I have read about perspective transforms and came accross this post: Transform quadrilateral into a rectangle? . I understand how to create the transformation matrix but I am a bit confused on how to apply it in post-processing to a 2d image frame because I only read about applying transformation matrices to 3d objects.

I attached an image showing the canvas output before the post-processing step. I want to warp the 4 corners of the red quadriliteral to the canvas edges. I know their coordinates in 3d world space and 2d screen space by using the .project() method of three.js.

I tried the post-processing in a project with p5.js and opencv.js by using opencv's warpPerspective() function and it kind of worked, but I want to switch to three.js for different reasons.

Any help or pointers to relevant topics are highly appreciated!

Thanks, Luca

After several hours of confusion, I finally solved the problem and created a shader for three.js that does perspective warping. I used the 'dltjs' library (https://github.com/charlee/dltjs) to calculate the homography matrix. In the warpPoint() function in the fragment shader, the matrix is multiplied by a coordinate and then dehomogenized to compute the transformed coordinate.

Here is the WarpShader code. p0 contains the rectangle points, p1 the quadrilateral points. M is the homography matrix, which is then passed to the shader as a uniform.

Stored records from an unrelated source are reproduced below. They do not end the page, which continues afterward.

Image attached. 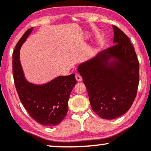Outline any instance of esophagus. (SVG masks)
I'll list each match as a JSON object with an SVG mask.
<instances>
[{"instance_id":"34e87169","label":"esophagus","mask_w":151,"mask_h":151,"mask_svg":"<svg viewBox=\"0 0 151 151\" xmlns=\"http://www.w3.org/2000/svg\"><path fill=\"white\" fill-rule=\"evenodd\" d=\"M75 78H76V79H77V81H81V80H82V77H81V76L79 74H76Z\"/></svg>"}]
</instances>
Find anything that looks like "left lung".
<instances>
[{"label": "left lung", "instance_id": "obj_1", "mask_svg": "<svg viewBox=\"0 0 151 151\" xmlns=\"http://www.w3.org/2000/svg\"><path fill=\"white\" fill-rule=\"evenodd\" d=\"M114 45L81 64L78 72L85 84L91 106L104 119H116L132 106L139 83V62L130 39L116 26ZM115 61L108 65L109 59Z\"/></svg>", "mask_w": 151, "mask_h": 151}]
</instances>
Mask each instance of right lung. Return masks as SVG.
<instances>
[{"label": "right lung", "mask_w": 151, "mask_h": 151, "mask_svg": "<svg viewBox=\"0 0 151 151\" xmlns=\"http://www.w3.org/2000/svg\"><path fill=\"white\" fill-rule=\"evenodd\" d=\"M32 30V27L26 31L15 47L13 55L15 86L22 104L35 121L44 126H57L67 115L70 93L77 84L75 74L60 76L40 86L26 81L20 62V50Z\"/></svg>", "instance_id": "add662e5"}]
</instances>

import * as THREE from 'three';
import dlt from 'dltjs';

let p0 = [[0, 0], [0, 1], [1, 0], [1, 1]];
let p1 = [[0.3, 0.3], [0.1, 0.9], [0.9, 0.1], [0.9, 0.9]];
let M = dlt.dlt2d(p0, p1);

const WarpShader = {

    uniforms: {
        tDiffuse: null,
        transformMat: {
            value: new THREE.Matrix3(
                M[0][0], M[0][1], M[0][2],
                M[1][0], M[1][1], M[1][2],
                M[2][0], M[2][1], M[2][2]
            )
        }
    },

    vertexShader: /* glsl */`

        varying vec2 vUv;

        void main() {
            gl_Position = projectionMatrix * modelViewMatrix * vec4( position, 1.0 );
            vUv = uv;
        }
        `,

    fragmentShader: /* glsl */`

        uniform sampler2D tDiffuse;
        varying vec2 vUv;
        uniform mat3 transformMat;

        vec2 warpPoint(mat3 transformMat, vec2 p) {
            vec3 result = transformMat * vec3(p, 1.0); // transformation
            return vec2(result.x / result.z, result.y / result.z); // dehomogenization
        }

        void main() {
            vec2 coords = warpPoint(transformMat, vUv);
            gl_FragColor = texture2D(tDiffuse, coords);
        }`

};

export { WarpShader };